IL SOGNO DI CATERINA- PARTE I^-



PARTE I^
Lo sguardo rivolto verso le poltroncine in finta pelle poste a ridosso della parete esterna della sala bar, Caterina camminava con passo insicuro, timorosa di cadere; per la prima volta calzava scarpe bianche estive con esili tacchi, ed i suoi piedi seguivano il battito ritmico ed emozionato del suo cuore mentre si poggiavano sulle assi di legno della tolda della nave mercantile sulla quale si era imbarcata in compagnia di Bruno l’uomo che aveva accettato come futuro marito. Aveva dato un rapido sguardo alla scia bianca e spumeggiante lasciata dalla nave che l’allontanava sempre più dalla propria vita passata; ignorava il suo futuro ma ciò non le interessava molto, per lei era importante essere lì, su quella nave, sul mare che da due giorni la dondolava e la invitava ad affrontare quel viaggio verso destinazioni a lei ignote.
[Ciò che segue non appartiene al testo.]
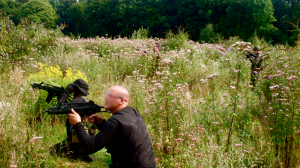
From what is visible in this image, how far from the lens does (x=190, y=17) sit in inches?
1547

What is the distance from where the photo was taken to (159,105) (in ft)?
12.4

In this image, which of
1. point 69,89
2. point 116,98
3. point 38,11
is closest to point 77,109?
point 116,98

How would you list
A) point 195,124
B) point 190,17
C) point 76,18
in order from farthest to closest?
point 76,18, point 190,17, point 195,124

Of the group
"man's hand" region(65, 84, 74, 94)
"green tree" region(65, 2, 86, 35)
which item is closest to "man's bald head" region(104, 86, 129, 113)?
"man's hand" region(65, 84, 74, 94)

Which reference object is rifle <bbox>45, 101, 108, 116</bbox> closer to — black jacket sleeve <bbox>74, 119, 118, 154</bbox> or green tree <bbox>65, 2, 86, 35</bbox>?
black jacket sleeve <bbox>74, 119, 118, 154</bbox>

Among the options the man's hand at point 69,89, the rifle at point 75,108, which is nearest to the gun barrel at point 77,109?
the rifle at point 75,108

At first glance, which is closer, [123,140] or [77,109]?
[123,140]

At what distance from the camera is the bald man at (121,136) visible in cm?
212

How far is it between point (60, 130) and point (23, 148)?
57.7 inches

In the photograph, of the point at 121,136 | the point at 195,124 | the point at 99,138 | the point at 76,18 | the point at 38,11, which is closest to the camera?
the point at 99,138

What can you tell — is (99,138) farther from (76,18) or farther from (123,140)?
(76,18)

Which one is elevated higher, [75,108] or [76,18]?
[76,18]

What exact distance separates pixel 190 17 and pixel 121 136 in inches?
1569

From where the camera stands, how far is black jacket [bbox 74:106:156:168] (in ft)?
6.94
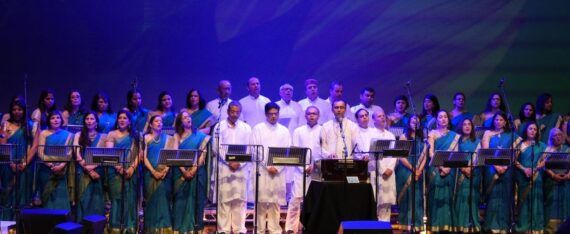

Mentre camminava carezzò la gonna rigonfia dell’abitino nuovo che indossava; era bianco con grandi fiori colorati e con la gonna a palloncino, un modello fuori moda ormai da diversi anni e sorrise al pensiero che, dopo essere riuscita a cucirlo di nascosto, finalmente aveva potuto indossare quel vestito che a casa non avrebbe osato mettere per timore delle critiche che avrebbe ricevuto da zia Giacomina.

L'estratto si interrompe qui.